Work to complete =
Please rewrite the material between the line holding "How much distance is there from point 210,592" and the end of the material, inclusive, with the requests included, and scale every number in the answers (distances and coordinates) by 1.5. Round each result to the number of decimals it originally had, rounding halves up, and leave every number in the requests unchanged.

Material shown =
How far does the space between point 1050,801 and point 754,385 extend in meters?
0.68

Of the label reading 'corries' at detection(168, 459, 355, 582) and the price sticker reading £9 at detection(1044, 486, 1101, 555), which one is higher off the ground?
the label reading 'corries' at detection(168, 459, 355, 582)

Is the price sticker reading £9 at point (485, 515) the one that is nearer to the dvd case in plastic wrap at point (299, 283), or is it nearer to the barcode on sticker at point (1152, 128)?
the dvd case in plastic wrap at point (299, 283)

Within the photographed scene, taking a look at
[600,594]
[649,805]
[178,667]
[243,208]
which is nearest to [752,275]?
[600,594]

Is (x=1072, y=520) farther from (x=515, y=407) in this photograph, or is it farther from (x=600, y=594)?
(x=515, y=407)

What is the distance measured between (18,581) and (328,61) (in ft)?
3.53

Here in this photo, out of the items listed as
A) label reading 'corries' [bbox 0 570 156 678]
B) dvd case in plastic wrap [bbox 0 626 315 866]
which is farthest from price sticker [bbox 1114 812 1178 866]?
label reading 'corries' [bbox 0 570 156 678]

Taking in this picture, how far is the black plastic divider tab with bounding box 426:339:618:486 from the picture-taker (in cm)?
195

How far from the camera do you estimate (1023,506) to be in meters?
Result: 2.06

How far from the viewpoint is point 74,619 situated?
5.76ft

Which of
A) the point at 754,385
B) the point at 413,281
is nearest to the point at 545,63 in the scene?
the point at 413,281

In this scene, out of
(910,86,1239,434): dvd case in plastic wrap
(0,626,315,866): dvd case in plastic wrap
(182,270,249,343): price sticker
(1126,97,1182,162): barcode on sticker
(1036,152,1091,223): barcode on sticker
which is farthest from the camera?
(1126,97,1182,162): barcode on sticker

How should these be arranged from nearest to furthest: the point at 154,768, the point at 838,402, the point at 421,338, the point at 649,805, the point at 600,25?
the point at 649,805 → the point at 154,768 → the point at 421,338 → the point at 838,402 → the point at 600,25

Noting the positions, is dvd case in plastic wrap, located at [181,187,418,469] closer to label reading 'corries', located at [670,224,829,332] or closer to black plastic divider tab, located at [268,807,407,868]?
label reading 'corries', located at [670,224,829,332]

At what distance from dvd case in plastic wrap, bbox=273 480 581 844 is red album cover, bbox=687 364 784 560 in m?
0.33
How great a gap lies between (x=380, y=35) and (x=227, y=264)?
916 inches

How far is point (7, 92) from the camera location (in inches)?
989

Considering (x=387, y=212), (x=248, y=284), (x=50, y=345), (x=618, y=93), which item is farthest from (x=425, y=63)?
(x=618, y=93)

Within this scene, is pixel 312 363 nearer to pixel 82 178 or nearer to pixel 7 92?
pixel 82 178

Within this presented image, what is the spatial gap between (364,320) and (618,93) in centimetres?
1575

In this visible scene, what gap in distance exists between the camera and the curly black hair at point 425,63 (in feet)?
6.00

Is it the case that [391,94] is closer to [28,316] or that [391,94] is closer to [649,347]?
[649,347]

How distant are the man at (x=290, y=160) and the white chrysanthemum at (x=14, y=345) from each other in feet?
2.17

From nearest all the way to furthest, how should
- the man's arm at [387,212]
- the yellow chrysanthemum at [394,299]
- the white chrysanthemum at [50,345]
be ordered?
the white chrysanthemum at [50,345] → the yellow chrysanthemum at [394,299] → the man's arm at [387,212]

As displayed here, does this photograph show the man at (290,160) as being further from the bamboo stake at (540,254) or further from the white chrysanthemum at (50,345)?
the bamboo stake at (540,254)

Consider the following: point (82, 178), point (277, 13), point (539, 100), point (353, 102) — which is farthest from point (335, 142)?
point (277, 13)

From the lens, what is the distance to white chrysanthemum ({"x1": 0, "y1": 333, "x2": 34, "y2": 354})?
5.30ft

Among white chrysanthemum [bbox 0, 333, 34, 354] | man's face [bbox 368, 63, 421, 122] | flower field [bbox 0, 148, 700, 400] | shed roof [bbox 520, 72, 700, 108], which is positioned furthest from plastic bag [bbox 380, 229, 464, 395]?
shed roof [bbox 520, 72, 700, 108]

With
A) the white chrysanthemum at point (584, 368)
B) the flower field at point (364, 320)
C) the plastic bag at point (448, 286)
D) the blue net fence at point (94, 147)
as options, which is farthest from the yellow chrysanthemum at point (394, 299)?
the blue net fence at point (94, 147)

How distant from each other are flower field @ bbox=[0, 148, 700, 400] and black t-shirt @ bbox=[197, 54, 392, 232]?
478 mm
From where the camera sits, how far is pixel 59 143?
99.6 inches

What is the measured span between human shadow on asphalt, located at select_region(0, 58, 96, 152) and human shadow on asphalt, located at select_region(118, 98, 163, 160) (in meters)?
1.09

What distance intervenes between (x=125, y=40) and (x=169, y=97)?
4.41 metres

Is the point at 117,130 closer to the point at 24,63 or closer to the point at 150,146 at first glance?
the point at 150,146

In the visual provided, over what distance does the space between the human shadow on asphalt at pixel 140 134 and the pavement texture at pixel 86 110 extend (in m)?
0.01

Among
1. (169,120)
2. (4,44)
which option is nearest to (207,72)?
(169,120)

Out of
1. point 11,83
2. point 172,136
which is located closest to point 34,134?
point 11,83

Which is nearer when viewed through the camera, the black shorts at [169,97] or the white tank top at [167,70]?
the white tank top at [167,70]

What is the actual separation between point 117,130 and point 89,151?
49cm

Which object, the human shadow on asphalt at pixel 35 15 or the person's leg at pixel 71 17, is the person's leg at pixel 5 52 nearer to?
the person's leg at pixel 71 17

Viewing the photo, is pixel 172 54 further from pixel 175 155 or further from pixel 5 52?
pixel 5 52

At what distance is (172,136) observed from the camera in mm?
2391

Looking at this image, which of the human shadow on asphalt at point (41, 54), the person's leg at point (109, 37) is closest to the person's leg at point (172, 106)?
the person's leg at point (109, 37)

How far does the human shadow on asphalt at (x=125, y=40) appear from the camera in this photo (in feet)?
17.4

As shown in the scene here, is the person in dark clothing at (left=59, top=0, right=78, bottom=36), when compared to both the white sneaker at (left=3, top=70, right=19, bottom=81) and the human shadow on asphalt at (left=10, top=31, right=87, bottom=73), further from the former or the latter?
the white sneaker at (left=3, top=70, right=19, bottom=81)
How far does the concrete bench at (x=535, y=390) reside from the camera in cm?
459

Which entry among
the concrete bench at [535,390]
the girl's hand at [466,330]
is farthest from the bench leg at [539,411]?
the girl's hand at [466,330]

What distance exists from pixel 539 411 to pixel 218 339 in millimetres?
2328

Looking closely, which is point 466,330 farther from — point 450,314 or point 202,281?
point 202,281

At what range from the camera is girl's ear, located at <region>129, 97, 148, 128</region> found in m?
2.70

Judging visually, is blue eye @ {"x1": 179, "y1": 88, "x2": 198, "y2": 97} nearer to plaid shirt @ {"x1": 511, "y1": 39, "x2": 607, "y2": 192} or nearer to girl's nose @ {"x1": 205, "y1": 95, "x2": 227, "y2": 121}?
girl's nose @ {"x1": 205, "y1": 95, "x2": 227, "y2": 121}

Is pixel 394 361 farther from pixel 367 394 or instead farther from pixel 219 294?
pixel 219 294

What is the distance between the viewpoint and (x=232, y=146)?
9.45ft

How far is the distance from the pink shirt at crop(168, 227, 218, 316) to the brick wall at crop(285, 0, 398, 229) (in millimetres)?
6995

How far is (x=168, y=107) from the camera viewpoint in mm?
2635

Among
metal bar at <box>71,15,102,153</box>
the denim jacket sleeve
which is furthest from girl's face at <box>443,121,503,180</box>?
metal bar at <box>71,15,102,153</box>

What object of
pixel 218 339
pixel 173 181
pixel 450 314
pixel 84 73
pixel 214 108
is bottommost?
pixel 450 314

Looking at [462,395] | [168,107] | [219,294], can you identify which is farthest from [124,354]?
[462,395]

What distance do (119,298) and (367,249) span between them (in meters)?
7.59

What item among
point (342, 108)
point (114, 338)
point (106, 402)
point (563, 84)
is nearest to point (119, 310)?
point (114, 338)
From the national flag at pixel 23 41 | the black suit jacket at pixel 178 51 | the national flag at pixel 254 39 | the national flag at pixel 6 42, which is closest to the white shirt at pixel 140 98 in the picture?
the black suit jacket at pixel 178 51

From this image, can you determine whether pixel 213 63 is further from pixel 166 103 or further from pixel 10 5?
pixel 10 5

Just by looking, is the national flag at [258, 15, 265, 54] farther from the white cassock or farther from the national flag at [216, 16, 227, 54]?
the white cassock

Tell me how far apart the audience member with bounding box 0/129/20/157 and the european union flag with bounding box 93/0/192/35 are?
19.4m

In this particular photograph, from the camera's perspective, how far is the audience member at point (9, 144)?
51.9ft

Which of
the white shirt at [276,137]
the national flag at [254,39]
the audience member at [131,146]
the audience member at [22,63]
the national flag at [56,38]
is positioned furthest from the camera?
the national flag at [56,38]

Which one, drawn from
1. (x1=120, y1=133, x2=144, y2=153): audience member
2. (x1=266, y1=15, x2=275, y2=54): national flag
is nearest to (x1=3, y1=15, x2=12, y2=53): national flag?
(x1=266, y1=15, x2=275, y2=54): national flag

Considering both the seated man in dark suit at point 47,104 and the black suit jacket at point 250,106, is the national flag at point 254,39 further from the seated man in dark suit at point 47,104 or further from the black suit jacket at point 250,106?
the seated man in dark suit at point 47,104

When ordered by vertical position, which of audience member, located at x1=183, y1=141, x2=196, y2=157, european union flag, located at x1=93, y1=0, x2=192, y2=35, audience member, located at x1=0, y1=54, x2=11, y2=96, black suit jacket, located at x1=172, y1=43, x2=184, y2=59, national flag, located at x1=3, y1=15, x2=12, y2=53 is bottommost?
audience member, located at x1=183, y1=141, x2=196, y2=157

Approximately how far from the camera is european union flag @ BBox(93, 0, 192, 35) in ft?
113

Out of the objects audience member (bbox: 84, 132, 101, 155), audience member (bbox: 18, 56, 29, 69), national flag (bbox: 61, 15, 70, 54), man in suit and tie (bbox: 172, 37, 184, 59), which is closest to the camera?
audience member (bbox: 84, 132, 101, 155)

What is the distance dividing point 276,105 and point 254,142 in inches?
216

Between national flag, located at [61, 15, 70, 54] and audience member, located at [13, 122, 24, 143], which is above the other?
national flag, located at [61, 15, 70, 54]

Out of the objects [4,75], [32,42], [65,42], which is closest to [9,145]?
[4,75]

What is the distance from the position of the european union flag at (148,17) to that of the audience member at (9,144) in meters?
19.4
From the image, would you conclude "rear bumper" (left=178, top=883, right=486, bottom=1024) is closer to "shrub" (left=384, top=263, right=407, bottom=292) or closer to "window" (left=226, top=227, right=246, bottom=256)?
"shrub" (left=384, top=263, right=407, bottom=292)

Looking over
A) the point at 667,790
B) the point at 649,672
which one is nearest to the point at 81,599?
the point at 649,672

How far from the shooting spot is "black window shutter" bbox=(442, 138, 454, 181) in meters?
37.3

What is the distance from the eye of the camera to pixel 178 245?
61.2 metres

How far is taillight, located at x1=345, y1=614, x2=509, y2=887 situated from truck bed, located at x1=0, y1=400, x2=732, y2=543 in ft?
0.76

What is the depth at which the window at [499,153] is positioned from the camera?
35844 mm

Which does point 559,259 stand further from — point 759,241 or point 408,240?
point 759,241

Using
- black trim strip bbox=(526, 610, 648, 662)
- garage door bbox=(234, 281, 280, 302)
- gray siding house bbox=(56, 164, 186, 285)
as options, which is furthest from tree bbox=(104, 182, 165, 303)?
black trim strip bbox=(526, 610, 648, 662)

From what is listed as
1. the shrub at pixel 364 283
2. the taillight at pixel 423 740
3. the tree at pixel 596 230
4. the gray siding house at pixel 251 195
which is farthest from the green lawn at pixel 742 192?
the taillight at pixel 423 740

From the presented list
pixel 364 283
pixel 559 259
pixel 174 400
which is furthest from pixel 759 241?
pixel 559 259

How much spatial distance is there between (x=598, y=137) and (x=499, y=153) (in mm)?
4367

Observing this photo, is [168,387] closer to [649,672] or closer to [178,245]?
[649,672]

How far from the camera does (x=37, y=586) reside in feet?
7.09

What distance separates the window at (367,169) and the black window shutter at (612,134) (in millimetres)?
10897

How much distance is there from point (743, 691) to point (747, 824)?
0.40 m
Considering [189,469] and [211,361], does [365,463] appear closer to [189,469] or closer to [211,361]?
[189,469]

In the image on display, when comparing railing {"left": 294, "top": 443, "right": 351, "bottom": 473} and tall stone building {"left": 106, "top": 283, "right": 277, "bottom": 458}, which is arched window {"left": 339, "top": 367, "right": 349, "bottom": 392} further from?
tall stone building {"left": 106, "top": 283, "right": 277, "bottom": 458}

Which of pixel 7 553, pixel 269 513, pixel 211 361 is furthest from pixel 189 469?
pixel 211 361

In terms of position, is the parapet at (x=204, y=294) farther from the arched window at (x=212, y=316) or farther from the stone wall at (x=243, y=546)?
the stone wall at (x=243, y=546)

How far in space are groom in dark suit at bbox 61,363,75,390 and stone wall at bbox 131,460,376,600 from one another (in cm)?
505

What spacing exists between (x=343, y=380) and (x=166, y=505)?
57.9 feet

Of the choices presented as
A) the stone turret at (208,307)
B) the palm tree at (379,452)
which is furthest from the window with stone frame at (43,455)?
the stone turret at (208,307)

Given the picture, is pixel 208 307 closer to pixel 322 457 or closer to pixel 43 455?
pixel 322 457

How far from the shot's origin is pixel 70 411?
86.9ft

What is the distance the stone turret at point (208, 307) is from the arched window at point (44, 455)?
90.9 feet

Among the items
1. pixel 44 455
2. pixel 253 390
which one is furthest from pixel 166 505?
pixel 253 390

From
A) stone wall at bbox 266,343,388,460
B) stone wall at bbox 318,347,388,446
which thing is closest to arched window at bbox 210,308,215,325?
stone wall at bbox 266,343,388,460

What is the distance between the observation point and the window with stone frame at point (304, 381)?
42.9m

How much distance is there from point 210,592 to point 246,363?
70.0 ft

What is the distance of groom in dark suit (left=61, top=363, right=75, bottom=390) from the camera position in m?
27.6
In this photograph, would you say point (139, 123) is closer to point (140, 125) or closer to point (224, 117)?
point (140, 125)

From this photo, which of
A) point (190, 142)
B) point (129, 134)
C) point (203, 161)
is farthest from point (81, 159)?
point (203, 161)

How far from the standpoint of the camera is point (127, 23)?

Output =
How much distance is there from point 210,592 to point 246,363?
105.0 ft

What is the distance of groom in dark suit (left=61, top=363, right=75, bottom=390) from the camera position in m?
41.4
In this photograph, would you say point (139, 123) is closer to point (140, 125) or closer to point (224, 117)?
point (210, 188)

From this photo, which of
A) point (190, 142)
B) point (129, 134)
C) point (203, 161)
is farthest from point (81, 159)?
point (305, 242)

How far from the standpoint of the camera is point (127, 23)?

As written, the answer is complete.